* **What you have to do**
Render the lines of the records as a JSON list of strings, one string per line and with blank lines left out, beginning at the line that contains "From what you" and continuing through the end of the records.

* **Data in this exercise**

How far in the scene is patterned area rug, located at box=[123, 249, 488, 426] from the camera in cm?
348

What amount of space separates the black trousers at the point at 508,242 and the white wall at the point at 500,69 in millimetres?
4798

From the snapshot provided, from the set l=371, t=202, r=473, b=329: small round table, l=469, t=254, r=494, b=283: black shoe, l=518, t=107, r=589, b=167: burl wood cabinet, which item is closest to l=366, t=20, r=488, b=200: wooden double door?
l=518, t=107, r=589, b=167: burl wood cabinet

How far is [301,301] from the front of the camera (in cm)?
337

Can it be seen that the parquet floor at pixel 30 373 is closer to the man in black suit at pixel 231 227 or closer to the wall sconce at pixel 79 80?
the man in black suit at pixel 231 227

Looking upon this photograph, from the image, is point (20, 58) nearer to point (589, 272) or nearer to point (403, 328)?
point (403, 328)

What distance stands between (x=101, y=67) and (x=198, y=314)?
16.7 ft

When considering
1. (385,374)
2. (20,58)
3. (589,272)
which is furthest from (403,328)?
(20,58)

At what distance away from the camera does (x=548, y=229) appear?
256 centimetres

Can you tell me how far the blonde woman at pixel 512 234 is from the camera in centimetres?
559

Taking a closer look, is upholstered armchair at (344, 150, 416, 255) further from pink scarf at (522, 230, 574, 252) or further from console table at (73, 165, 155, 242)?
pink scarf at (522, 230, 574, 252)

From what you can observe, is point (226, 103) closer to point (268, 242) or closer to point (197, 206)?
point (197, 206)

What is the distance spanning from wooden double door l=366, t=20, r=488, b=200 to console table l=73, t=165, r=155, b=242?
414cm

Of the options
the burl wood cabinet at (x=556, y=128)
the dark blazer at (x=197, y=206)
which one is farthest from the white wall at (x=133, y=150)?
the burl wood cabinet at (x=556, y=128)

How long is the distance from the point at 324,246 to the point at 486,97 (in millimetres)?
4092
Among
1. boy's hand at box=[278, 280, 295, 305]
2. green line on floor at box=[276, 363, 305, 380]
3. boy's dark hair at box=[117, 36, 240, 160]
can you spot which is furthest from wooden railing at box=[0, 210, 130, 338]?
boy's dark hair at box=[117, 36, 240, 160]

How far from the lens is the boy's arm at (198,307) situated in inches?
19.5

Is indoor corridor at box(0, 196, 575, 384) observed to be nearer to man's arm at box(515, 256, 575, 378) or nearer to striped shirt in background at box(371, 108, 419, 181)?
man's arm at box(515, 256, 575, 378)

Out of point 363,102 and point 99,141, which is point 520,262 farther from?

* **Result of this task**
[
  "From what you can observe, is point (226, 103) closer to point (268, 242) or closer to point (197, 206)?",
  "point (197, 206)",
  "What is the distance spanning from wooden double door l=366, t=20, r=488, b=200 to console table l=73, t=165, r=155, b=242?",
  "414cm",
  "Of the options",
  "the burl wood cabinet at (x=556, y=128)",
  "the dark blazer at (x=197, y=206)",
  "which one is farthest from the white wall at (x=133, y=150)?",
  "the burl wood cabinet at (x=556, y=128)",
  "How long is the distance from the point at 324,246 to the point at 486,97 (in millimetres)?",
  "4092",
  "Among",
  "1. boy's hand at box=[278, 280, 295, 305]",
  "2. green line on floor at box=[276, 363, 305, 380]",
  "3. boy's dark hair at box=[117, 36, 240, 160]",
  "can you spot which is furthest from wooden railing at box=[0, 210, 130, 338]?",
  "boy's dark hair at box=[117, 36, 240, 160]",
  "How far from the lens is the boy's arm at (198,307) situated in inches?",
  "19.5",
  "Is indoor corridor at box(0, 196, 575, 384) observed to be nearer to man's arm at box(515, 256, 575, 378) or nearer to striped shirt in background at box(371, 108, 419, 181)?",
  "man's arm at box(515, 256, 575, 378)",
  "Out of point 363,102 and point 99,141, which is point 520,262 farther from?"
]